The weapons have given governments the power to conduct targeted, invasive surveillance in ways that were unavailable before the advent of the tools. This power has led to abuses, from the Mexican government spying on journalists who were investigating military crimes to Saudi Arabia using NSO technology to hack the devices of political dissidents. The use of spyware against journalists and opposition figures sparked a political scandal in Greece.

Rampant abuse of commercial spyware has led to growing calls from Western political leaders to limit access to them. And yet their power makes the tools alluring to intelligence services, militaries and law enforcement agencies in democracies and autocracies alike. The story of NSO’s push to break into the United States market brings to life how these tensions have played out.

President Biden signed an executive order last week to clamp down on government use of commercial spyware. It prohibits federal departments and agencies from using hacking tools that might be abused by foreign governments, could target Americans overseas or could pose security risks if installed on U.S. government networks. The order covered only spyware from commercial entities, not tools built by American intelligence agencies, which have similar in-house capabilities.

After this article was published online, the senior administration official told The Times that if there was a contract in November 2021 giving the United States access to the NSO tool, it would violate the new executive order.

Even as the Biden administration has showcased its efforts to drive NSO out of business, it was clear even before the revelation of the latest contract that some agencies have been drawn to the power of these cyberweapons.

Elements of America’s expansive national security apparatus in recent years have bought the weapons, deployed them against drug traffickers, and have quietly pushed to consolidate control of them into the hands of the United States and its closest allies. As The Times reported last year, the F.B.I. purchased access in 2019 to NSO’s most powerful hacking tool, known as Pegasus, which invades mobile phones and mines their contents.

A subsequent Times investigation has found:

  • The secret November 2021 contract used the same American company — designated as “Cleopatra Holdings” but actually a small New Jersey-based government contractor called Riva Networks — that the F.B.I. used two years earlier to purchase Pegasus. Riva’s chief executive used a fake name in signing the 2021 contract and at least one contract Riva executed on behalf of the F.B.I.

  • The deal unfolded as the European private equity fund that owns NSO pursued a plan to get U.S. government business by establishing a holding company, Gideon Cyber Systems.
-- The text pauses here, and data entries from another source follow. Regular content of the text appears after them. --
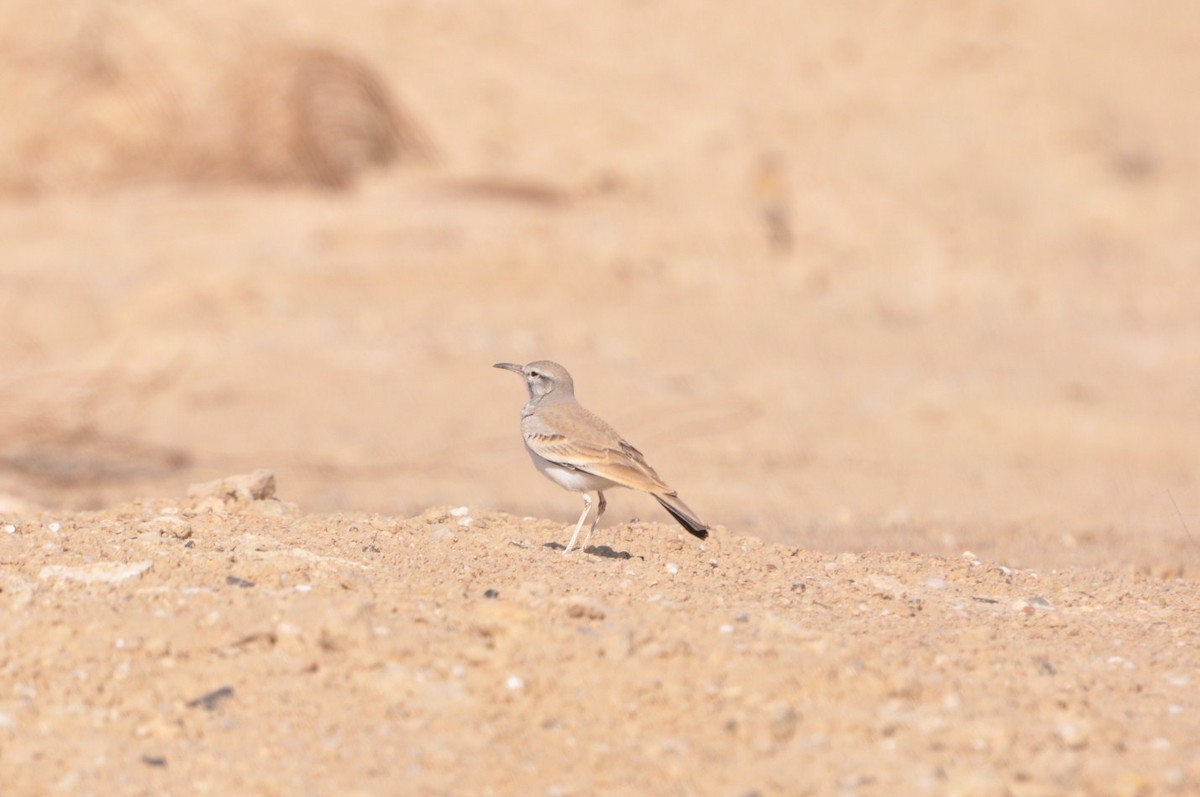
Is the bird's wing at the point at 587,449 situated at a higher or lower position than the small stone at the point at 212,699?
higher

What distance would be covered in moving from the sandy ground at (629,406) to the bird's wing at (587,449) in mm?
315

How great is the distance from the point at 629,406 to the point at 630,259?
3436 mm

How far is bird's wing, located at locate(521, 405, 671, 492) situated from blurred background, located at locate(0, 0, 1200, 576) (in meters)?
1.61

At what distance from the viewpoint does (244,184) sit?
15.6 m

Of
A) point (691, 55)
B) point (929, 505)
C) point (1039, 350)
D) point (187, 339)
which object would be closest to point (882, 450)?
point (929, 505)

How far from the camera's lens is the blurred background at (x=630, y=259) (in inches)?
387

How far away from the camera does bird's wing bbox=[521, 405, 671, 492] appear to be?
5.25 metres

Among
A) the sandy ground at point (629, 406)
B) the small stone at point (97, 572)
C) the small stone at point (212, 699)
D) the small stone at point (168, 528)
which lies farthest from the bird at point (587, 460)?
the small stone at point (212, 699)

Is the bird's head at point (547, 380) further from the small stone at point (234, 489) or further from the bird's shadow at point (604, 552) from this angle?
the small stone at point (234, 489)

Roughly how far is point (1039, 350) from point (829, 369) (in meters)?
2.27

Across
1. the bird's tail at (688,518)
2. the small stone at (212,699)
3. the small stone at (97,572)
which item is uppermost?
the bird's tail at (688,518)

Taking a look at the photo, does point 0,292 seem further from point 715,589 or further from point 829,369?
point 715,589

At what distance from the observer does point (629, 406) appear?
11.3 m

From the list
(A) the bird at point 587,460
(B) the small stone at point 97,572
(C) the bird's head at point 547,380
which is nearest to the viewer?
(B) the small stone at point 97,572
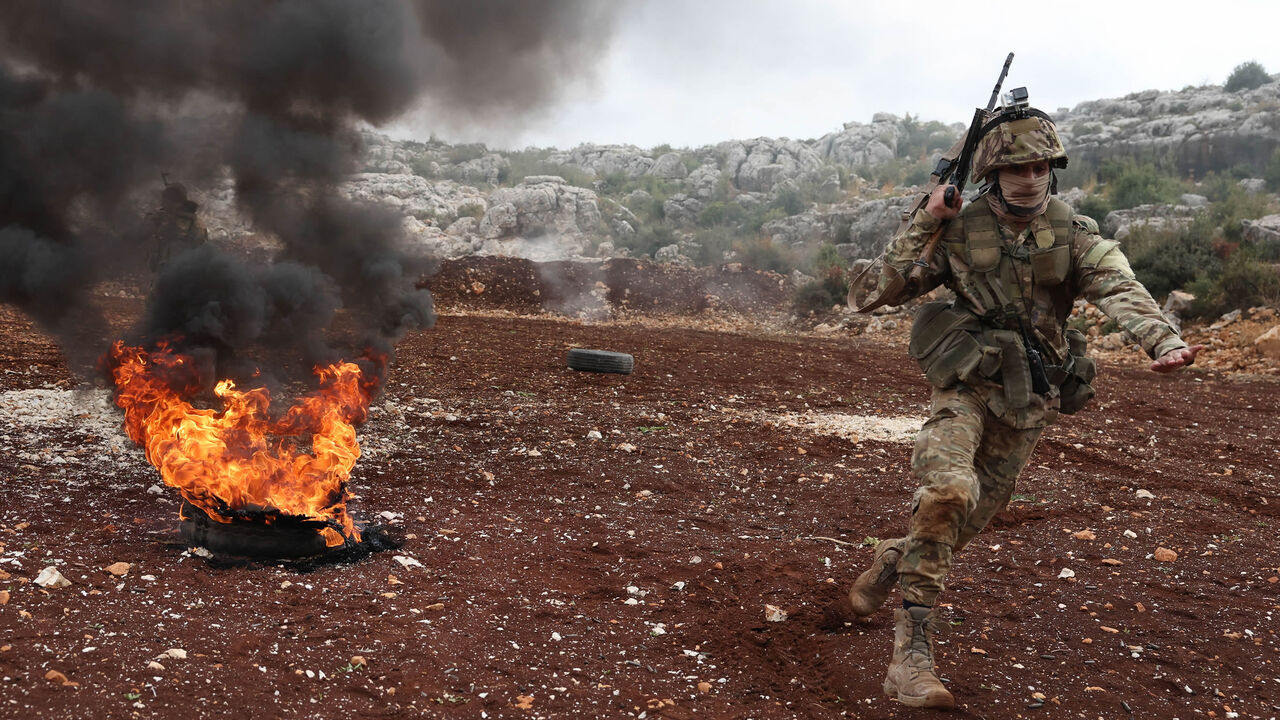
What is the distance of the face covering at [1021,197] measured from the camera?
371 centimetres

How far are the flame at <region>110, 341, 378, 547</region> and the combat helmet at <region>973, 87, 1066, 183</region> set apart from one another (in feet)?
11.9

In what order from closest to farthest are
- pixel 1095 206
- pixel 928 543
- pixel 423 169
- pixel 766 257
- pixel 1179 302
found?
pixel 928 543 < pixel 1179 302 < pixel 1095 206 < pixel 766 257 < pixel 423 169

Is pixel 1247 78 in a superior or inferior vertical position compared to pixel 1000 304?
superior

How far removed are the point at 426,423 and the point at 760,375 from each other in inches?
230

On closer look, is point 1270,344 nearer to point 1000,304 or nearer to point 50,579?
point 1000,304

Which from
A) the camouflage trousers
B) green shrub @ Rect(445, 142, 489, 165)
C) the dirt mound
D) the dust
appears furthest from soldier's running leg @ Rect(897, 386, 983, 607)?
green shrub @ Rect(445, 142, 489, 165)

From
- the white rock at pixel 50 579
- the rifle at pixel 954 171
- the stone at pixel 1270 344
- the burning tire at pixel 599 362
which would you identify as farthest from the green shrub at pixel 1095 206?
the white rock at pixel 50 579

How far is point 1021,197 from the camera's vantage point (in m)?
3.73

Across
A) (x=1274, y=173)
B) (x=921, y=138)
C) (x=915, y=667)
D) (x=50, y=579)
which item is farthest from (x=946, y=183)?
(x=921, y=138)

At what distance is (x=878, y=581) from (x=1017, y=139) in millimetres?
2068

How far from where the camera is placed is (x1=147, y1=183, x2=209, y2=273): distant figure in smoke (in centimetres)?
541

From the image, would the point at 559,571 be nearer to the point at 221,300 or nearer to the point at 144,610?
the point at 144,610

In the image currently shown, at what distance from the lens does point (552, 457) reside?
6.95 m

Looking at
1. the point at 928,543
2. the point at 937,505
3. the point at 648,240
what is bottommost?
the point at 928,543
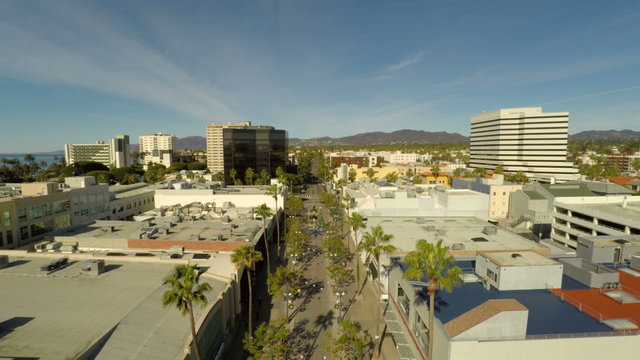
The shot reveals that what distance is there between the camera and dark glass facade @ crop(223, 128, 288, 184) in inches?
6206

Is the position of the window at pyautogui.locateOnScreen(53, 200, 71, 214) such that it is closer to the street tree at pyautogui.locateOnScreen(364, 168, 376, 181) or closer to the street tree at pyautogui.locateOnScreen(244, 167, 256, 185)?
the street tree at pyautogui.locateOnScreen(244, 167, 256, 185)

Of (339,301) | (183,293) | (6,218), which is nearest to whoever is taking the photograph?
(183,293)

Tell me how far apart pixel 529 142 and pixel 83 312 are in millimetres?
188475

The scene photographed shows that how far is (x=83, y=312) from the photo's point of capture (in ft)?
99.1

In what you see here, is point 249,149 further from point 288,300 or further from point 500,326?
A: point 500,326

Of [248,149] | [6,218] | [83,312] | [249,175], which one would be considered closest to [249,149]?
[248,149]

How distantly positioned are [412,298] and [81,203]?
76.9 metres

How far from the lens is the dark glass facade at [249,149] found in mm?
157625

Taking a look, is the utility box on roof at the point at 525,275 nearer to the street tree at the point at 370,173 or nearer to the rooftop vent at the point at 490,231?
the rooftop vent at the point at 490,231

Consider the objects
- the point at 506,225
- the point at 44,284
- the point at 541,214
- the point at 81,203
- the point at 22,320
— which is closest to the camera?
the point at 22,320

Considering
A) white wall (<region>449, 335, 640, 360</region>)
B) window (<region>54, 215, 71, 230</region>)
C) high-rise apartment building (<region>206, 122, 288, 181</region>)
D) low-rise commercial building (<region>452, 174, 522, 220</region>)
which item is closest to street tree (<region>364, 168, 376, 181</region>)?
high-rise apartment building (<region>206, 122, 288, 181</region>)

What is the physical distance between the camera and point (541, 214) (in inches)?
3209

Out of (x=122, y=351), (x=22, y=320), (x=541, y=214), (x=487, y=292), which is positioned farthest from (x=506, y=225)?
(x=22, y=320)

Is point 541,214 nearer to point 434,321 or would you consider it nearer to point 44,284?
point 434,321
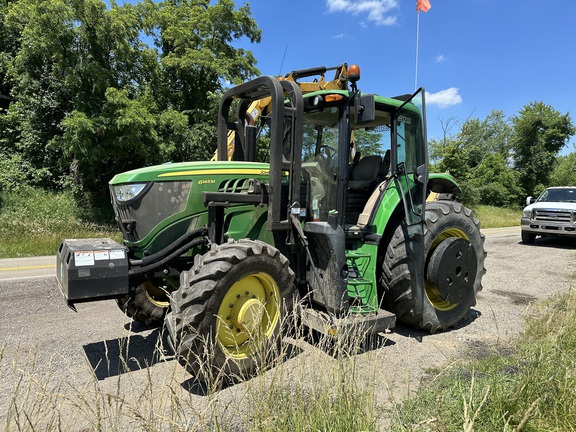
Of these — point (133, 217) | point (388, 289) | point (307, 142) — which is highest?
point (307, 142)

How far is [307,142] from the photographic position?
4.48 metres

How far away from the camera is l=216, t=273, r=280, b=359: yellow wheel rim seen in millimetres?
3379

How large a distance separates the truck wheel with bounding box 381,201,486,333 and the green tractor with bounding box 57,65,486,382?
16 mm

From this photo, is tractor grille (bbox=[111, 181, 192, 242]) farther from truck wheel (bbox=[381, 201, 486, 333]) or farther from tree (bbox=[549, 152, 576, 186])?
tree (bbox=[549, 152, 576, 186])

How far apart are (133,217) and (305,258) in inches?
68.1

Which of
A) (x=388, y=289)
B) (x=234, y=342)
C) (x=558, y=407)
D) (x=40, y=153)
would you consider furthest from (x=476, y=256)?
(x=40, y=153)

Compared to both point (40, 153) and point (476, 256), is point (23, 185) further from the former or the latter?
point (476, 256)

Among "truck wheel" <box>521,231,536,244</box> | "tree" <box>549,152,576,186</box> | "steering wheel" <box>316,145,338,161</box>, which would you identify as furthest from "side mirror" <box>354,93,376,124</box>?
"tree" <box>549,152,576,186</box>

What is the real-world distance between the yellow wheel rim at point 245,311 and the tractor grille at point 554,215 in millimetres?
11908

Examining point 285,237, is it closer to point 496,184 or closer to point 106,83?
point 106,83

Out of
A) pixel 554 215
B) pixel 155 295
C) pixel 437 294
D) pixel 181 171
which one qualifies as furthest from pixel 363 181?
pixel 554 215

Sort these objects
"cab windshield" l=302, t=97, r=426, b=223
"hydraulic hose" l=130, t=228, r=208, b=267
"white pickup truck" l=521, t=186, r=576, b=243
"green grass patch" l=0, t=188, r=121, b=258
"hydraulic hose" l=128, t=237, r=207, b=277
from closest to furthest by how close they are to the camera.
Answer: "hydraulic hose" l=128, t=237, r=207, b=277 → "hydraulic hose" l=130, t=228, r=208, b=267 → "cab windshield" l=302, t=97, r=426, b=223 → "green grass patch" l=0, t=188, r=121, b=258 → "white pickup truck" l=521, t=186, r=576, b=243

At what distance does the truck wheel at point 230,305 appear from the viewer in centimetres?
312

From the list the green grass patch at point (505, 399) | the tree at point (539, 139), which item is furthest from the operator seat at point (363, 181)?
the tree at point (539, 139)
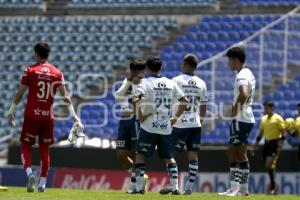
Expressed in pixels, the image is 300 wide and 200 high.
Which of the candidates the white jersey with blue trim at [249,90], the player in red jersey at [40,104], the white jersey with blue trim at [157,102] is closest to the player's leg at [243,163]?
the white jersey with blue trim at [249,90]

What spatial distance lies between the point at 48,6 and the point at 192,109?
20.2 metres

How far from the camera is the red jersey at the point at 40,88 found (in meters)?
14.0

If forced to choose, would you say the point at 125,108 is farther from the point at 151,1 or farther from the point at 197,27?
the point at 151,1

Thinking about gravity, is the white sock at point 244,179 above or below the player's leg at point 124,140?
below

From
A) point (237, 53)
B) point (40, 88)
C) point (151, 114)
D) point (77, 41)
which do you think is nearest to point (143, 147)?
point (151, 114)

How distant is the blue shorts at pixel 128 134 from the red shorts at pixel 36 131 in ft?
5.71

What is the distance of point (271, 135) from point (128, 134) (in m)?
6.27

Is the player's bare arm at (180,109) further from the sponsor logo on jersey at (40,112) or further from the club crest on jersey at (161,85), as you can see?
the sponsor logo on jersey at (40,112)

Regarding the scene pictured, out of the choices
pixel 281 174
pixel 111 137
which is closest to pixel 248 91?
pixel 281 174

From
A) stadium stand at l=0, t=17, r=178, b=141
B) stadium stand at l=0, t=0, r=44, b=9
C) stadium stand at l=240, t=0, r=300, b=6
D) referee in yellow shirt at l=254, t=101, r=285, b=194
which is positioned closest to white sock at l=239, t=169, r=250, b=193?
referee in yellow shirt at l=254, t=101, r=285, b=194

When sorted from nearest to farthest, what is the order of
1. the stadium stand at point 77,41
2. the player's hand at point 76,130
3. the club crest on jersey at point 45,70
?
the club crest on jersey at point 45,70
the player's hand at point 76,130
the stadium stand at point 77,41

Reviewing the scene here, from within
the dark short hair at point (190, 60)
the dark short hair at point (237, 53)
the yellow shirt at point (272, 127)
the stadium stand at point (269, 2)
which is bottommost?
the yellow shirt at point (272, 127)

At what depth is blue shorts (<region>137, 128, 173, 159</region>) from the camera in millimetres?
14031

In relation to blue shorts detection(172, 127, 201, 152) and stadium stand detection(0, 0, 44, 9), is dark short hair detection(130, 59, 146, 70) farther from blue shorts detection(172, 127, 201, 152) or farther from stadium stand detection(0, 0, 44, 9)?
stadium stand detection(0, 0, 44, 9)
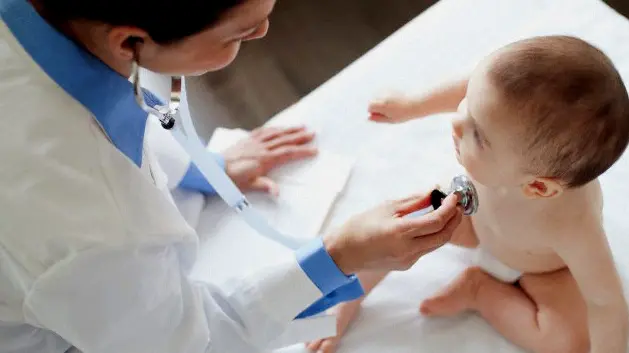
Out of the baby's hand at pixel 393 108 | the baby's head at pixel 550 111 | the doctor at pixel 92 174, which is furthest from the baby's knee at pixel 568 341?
the doctor at pixel 92 174

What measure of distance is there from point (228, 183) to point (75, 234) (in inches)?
13.1

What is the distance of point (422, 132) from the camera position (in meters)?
1.09

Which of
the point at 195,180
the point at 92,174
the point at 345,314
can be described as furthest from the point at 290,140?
the point at 92,174

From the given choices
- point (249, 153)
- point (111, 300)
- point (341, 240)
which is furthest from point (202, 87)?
point (111, 300)

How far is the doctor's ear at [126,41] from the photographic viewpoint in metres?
0.53

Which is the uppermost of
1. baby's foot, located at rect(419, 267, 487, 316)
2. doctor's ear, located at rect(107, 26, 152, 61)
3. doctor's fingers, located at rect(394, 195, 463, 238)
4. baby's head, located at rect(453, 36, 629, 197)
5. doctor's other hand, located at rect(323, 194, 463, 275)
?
doctor's ear, located at rect(107, 26, 152, 61)

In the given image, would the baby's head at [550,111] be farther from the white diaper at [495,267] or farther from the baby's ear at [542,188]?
the white diaper at [495,267]

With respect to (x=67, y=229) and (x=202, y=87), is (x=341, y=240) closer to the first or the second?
(x=67, y=229)

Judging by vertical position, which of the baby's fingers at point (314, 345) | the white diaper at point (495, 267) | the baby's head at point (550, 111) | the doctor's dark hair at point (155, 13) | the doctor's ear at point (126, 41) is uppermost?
the doctor's dark hair at point (155, 13)

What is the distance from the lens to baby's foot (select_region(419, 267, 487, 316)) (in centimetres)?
91

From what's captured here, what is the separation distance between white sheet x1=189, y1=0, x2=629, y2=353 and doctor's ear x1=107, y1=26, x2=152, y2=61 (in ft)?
1.54

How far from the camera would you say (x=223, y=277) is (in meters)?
0.96

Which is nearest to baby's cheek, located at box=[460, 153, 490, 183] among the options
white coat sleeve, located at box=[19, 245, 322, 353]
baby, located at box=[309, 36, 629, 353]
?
baby, located at box=[309, 36, 629, 353]

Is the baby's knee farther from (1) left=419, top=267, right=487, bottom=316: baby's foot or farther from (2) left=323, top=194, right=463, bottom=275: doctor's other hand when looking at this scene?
(2) left=323, top=194, right=463, bottom=275: doctor's other hand
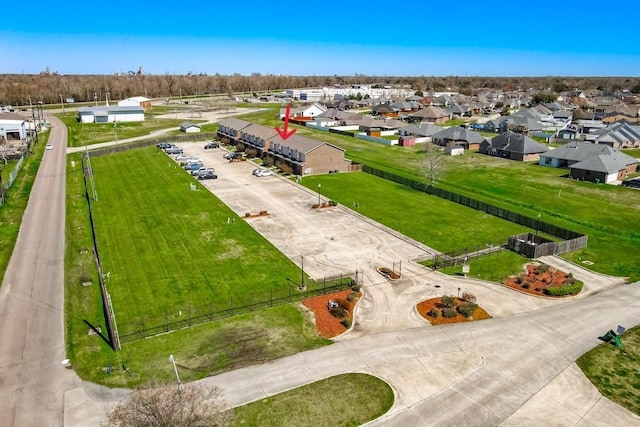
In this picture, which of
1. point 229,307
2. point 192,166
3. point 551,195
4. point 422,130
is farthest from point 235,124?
point 229,307

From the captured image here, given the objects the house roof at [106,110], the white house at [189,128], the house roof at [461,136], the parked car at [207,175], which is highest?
the house roof at [106,110]

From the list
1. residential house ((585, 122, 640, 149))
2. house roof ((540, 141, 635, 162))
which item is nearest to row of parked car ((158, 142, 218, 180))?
house roof ((540, 141, 635, 162))

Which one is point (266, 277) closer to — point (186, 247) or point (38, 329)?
point (186, 247)

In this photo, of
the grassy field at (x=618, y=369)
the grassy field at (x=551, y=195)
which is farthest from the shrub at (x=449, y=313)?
the grassy field at (x=551, y=195)

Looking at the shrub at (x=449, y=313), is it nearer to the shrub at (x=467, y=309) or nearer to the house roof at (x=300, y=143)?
the shrub at (x=467, y=309)

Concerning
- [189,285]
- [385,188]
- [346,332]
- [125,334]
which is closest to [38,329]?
[125,334]

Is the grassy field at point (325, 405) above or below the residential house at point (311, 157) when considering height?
below

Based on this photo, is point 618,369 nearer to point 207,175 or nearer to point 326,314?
point 326,314
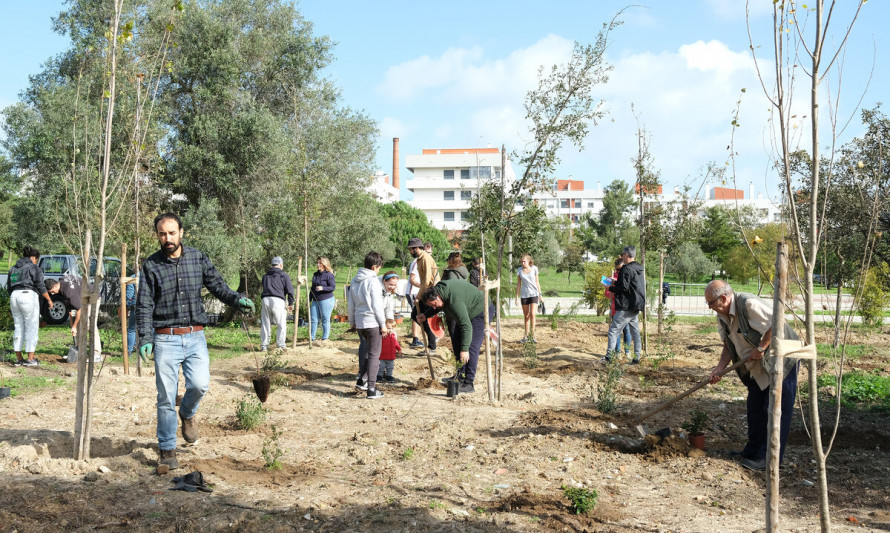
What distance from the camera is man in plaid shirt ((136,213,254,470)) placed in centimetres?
517

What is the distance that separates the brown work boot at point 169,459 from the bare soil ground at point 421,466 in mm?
139

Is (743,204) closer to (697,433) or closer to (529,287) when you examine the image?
(529,287)

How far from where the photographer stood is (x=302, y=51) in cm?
1811

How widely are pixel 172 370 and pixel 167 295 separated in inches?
22.4

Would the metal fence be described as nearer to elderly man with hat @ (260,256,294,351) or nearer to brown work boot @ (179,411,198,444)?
elderly man with hat @ (260,256,294,351)

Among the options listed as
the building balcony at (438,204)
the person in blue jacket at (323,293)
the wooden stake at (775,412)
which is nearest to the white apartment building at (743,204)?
the wooden stake at (775,412)

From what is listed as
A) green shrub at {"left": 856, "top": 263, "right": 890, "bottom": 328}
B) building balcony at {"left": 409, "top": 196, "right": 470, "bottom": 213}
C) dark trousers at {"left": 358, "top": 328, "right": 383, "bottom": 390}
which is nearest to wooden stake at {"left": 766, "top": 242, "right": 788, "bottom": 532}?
dark trousers at {"left": 358, "top": 328, "right": 383, "bottom": 390}

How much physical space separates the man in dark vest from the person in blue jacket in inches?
301

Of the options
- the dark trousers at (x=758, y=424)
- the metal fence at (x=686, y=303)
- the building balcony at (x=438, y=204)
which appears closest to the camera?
the dark trousers at (x=758, y=424)

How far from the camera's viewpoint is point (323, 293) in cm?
1245

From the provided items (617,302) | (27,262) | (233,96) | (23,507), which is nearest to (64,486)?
(23,507)

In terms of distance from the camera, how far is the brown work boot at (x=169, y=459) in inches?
203

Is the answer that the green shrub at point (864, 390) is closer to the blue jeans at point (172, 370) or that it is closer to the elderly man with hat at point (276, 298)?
the blue jeans at point (172, 370)

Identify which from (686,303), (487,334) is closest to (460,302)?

The private equity fund’s ultimate goal was to find an American buyer for the company.

  • A potential deal last year with L3Harris, the American defense giant, to buy NSO’s hacking tools and take on the bulk of its work force was far more advanced than previously known. Despite NSO being on the Commerce Department blacklist, L3Harris executives had discussions with Commerce Department officials about the potential deal, according to internal department records, and there was a draft agreement in place to finalize it before the White House publicly objected and L3Harris dropped its plans.

This article is based on more than three dozen interviews with current and former American and Israeli government officials, corporate executives, technology experts and a review of hundreds of pages of government documents, some of them produced under Freedom of Information Act requests by The Times.